Exclusive: Hint buys AeroDPC amid health tech enablement wave
- Erin Brodwin, author of Axios Pro: Health Tech Deals

Illustration: Gabriella Turrisi/Axios
Primary care software company Hint Health acquired health record company AeroDPC in a cash and equity deal, Hint CEO Zak Holdsworth tells Axios exclusively.
Why it matters: The move is emblematic of two big shifts in health care: broader consolidation of health tech infrastructure and growing popularity in subscription-based forms of hybrid primary care.
Deal details: San Francisco, Calif.-based Hint purchased Denver, Color.-based AeroDPC in a half cash, half equity transaction.
- As part of the acquisition, AeroDPC cofounder and medical director Brad Brown joins Hint as its medical director.
- The deal lets Hint offer clinicians a more comprehensive set of administrative tools that includes patient medical records.
What's next: Holdsworth says Hint is "on a path to profitability" and plans to acquire more companies in the near future as it expands its product lineup to potentially include specialty care.
- "We’re in conversations with more entities about acquisitions," Holdsworth says. "We have M&A firepower now."
- "We have networks of awesome doctors already negotiating price-transparent cash rates for imaging and specialty care," he adds. "Can we accelerate those and further integrate downstream care?"

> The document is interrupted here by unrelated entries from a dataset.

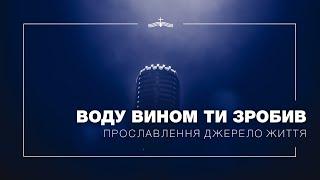 ВОДУ ВИНОМ ТИ ЗРОБИВ
ПРОСЛАВЛЕННЯ ДЖЕРЕЛО ЖИТТЯ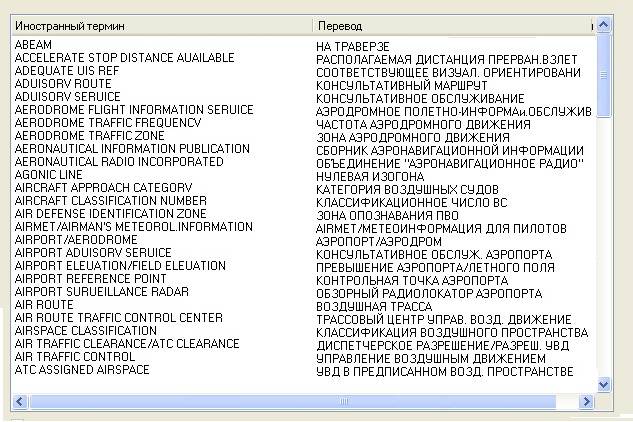 | Иностранный термин | Перевод |
|---|---|
| ABEAM | НА ТРАВЕРЗЕ |
| ACCELERATE STOP DISTANCE AUAILABLE | РАСПОЛАГАЕМАЯ ДИСТАНЦИЯ ПРЕРВАН.ВЗЛЕТ |
| ADEQUATE UIS REF | СООТВЕТСТВУЮЩЕЕ ВИЗУАЛ. ОРИЕНТИРОВАНИ |
| ADUISORV ROUTE | КОНСУЛЬТАТИВНЫЙ МАРШРУТ |
| ADUISORV SERUICE | КОНСУЛЬТАТИВНОЕ ОБСЛУЖИВАНИЕ |
| AERODROME FLIGHT INFORMATION SERUICE | АЭРОДРОМНОЕ ПОЛЕТНО-ИНФОРМАи.ОБСЛУЖИВ |
| AERODROME TRAFFIC FREQUENCV | ЧАСТОТА АЭРОДРОМНОГО ДВИЖЕНИЯ |
| AERODROME TRAFFIC ZONE | ЗОНА АЭРОДРОМНОГО ДВИЖЕНИЯ |
| AERONAUTICAL INFORMATION PUBLICATION | СБОРНИК АЭРОНАВИГАЦИОННОЙ ИНФОРМАЦИИ |
| AERONAUTICAL RADIO INCORPORATED | ОБЪЕДИНЕНИЕ "АЭРОНАВИГАЦИОННОЕ РАДИО" |
| AGONIC LINE | НУЛЕВАЯ ИЗОГОНА |
| AIRCRAFT APPROACH CATEGORV | КАТЕГОРИЯ ВОЗДУШНЫХ СУДОВ |
| AIRCRAFT CLASSIFICATION NUMBER | КЛАССИФИКАЦИОННОЕ ЧИСЛО ВС |
| AIR DEFENSE IDENTIFICATION ZONE | ЗОНА ОПОЗНАВАНИЯ ПВО |
| AIRMET/AIRMAN'S METEOROL.INFORMATION | AIRMET/МЕТЕОИНФОРМАЦИЯ ДЛЯ ПИЛОТОВ |
| AIRPORT/AERODROME | АЭРОПОРТ/АЭРОДРОМ |
| AIRPORT ADUISORV SERUICE | КОНСУЛЬТАТИВНОЕ ОБСЛУЖ. АЭРОПОРТА |
| AIRPORT ELEUATION/FIELD ELEUATION | ПРЕВЫШЕНИЕ АЭРОПОРТА/ЛЕТНОГО ПОЛЯ |
| AIRPORT REFERENCE POINT | КОНТРОЛЬНАЯ ТОЧКА АЭРОПОРТА |
| AIRPORT SURUEILLANCE RADAR | ОБЗОРНЫЙ РАДИОЛОКАТОР АЭРОПОРТА |
| AIR ROUTE | ВОЗДУШНАЯ ТРАССА |
| AIR ROUTE TRAFFIC CONTROL CENTER | ТРАССОВЫЙ ЦЕНТР УПРАВ. ВОЗД. ДВИЖЕНИЕ |
| AIRSPACE CLASSIFICATION | КЛАССИФИКАЦИЯ ВОЗДУШНОГО ПРОСТРАНСТВА |
| AIR TRAFFIC CLEARANCE/ATC CLEARANCE | ДИСПЕТЧЕРСКОЕ РАЗРЕШЕНИЕ/РАЗРЕШ. УВД |
| AIR TRAFFIC CONTROL | УПРАВЛЕНИЕ ВОЗДУШНЫМ ДВИЖЕНИЕМ |
| ATC ASSIGNED AIRSPACE | УВД В ПРЕДПИСАННОМ ВОЗД. ПРОСТРАНСТВЕ |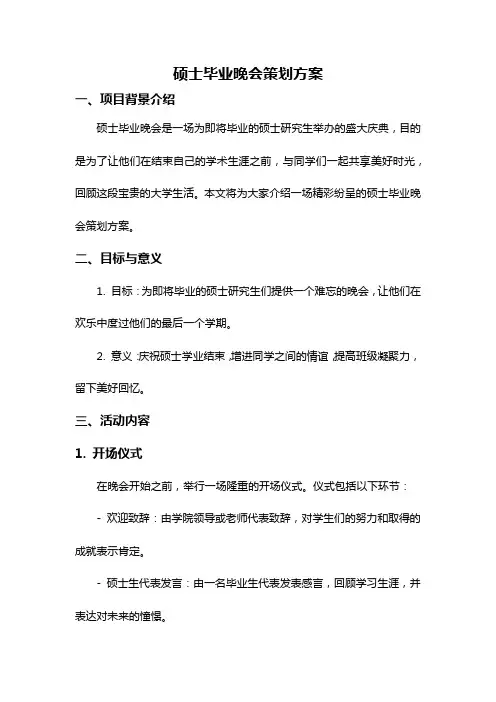 硕士毕业晚会策划方案

一、项目背景介绍

硕士毕业晚会是一场为即将毕业的硕士研究生举办的盛大庆典，目的是为了让他们在结束自己的学术生涯之前，与同学们一起共享美好时光，回顾这段宝贵的大学生活。本文将为大家介绍一场精彩纷呈的硕士毕业晚会策划方案。

二、目标与意义

1. 目标：为即将毕业的硕士研究生们提供一个难忘的晚会，让他们在欢乐中度过他们的最后一个学期。

2. 意义：庆祝硕士学业结束，增进同学之间的情谊，提高班级凝聚力，留下美好回忆。

三、活动内容

1. 开场仪式

在晚会开始之前，举行一场隆重的开场仪式。仪式包括以下环节：

- 欢迎致辞：由学院领导或老师代表致辞，对学生们的努力和取得的成就表示肯定。

- 硕士生代表发言：由一名毕业生代表发表感言，回顾学习生涯，并表达对未来的憧憬。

Yes, and: Hint in 2023 will launch a new product combining its existing operating system, HintOS, with AeroDPC to enable patient management, messaging and records, billing and business management.
How it works: Hint Health's cash-only model, also known as direct primary care (DPC), has patients pay a set subscription fee to their primary care provider for services including wellness visits, acute care, medication management and lab testing.
- Hint operates in 21 states representing over 2,400 primary care providers and 1,600 clinics and plans to be in 40 by the end of next year, says Holdsworth.
- Current customers include Proactive MD, Equinox Primary Care and MetroHealth, among others.
- On average, the practices using Hint's platform charge patients $75 a month for a membership, per Business Insider.
Flashback: AeroDPC is Hint's second acquisition to-date. In 2021 Hint bought Equal Health, a Detroit, Mich.-based direct primary care network and benefits provider.
- Hint in June raised $45 million in a Series B round led by Banneker Partners and Frist Cressey Ventures, bringing total funding to $60 million.
State of play: The subscription-based primary care movement has been slowly gaining momentum since it first emerged in the early 2000s.
- Everside Health, an employer-facing DPC provider, has fielded many inquiries from strategics, CEO Chris Miller told Axios earlier this month.
- Those inquiries came on the heels of Amazon's June agreement to acquire primary hybrid care chain One Medical for $3.9 billion.
Meanwhile, health tech is consolidating as the hybrid care revolution ratchets up competition, and companies that provide the infrastructure required to help those practices streamline are attracting fresh capital.
- Tebra, which formed out of a 2021 merger between medical software developer Kareo and health care marketing company PatientPop, in July raised $72M at a valuation of more than $1 billion.
- Fold Health, which charges primary care clinics a per-member per-month fee and offers tools for patient onboarding, marketing, messaging and billing, in July pulled in $6M in seed funds.
- Capable Health, whose software includes tools for patient onboarding, care plan creation and patient-provider messaging and video chat, in May debuted with $6M in seed capital.
The big question: Do subscription-based models actually reduce medical spending for consumers and employers, and how do they start making money?
What they’re saying: It's all about scale, and companies in the sector will need to attract more members before they can start raking in the cash, analysts say.
- “While these models represent a relatively niche sub-segment of the primary care landscape, we expect they will become more mainstream as operating models improve,” Pitchbook emerging technology analyst Kaia Colban told Axios in January.